▶ [WHAT IS NEEDED] Leave every image out, and return the rest of the data word for word.

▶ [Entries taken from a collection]
====
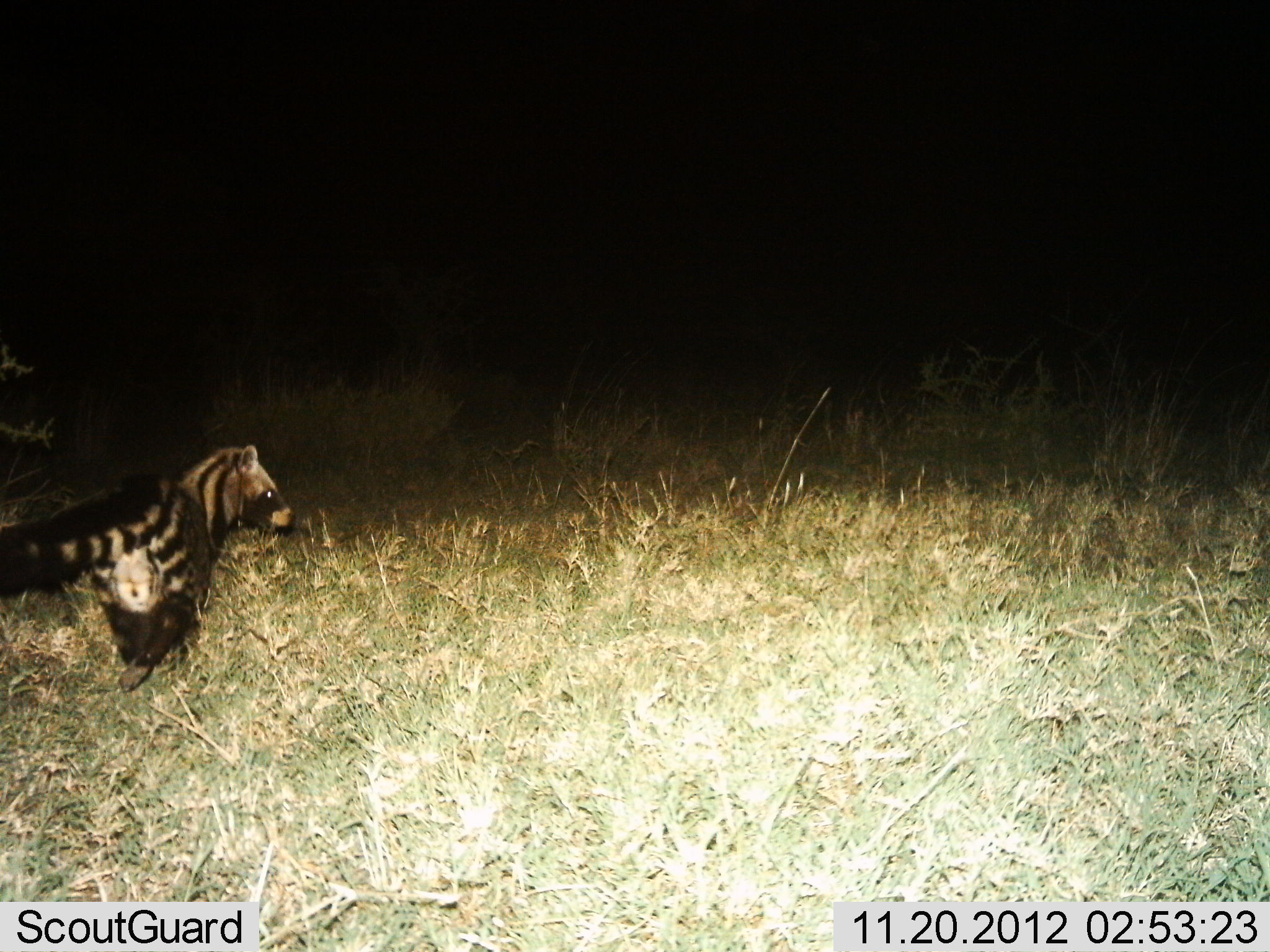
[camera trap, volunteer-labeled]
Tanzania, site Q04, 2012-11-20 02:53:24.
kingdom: Animalia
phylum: Chordata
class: Mammalia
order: Carnivora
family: Viverridae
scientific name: Viverridae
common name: civet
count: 1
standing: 30%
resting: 0%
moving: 70%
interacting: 0%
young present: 0%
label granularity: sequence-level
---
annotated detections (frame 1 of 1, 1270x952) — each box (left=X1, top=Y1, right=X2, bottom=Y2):
animal: (left=0, top=443, right=294, bottom=694)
====
▶ [RESPONSE AREA]
[camera trap, volunteer-labeled]
Tanzania, site Q04, 2012-11-20 02:53:24.
kingdom: Animalia
phylum: Chordata
class: Mammalia
order: Carnivora
family: Viverridae
scientific name: Viverridae
common name: civet
count: 1
standing: 30%
resting: 0%
moving: 70%
interacting: 0%
young present: 0%
label granularity: sequence-level
---
annotated detections (frame 1 of 1, 1270x952) — each box (left=X1, top=Y1, right=X2, bottom=Y2):
animal: (left=0, top=443, right=294, bottom=694)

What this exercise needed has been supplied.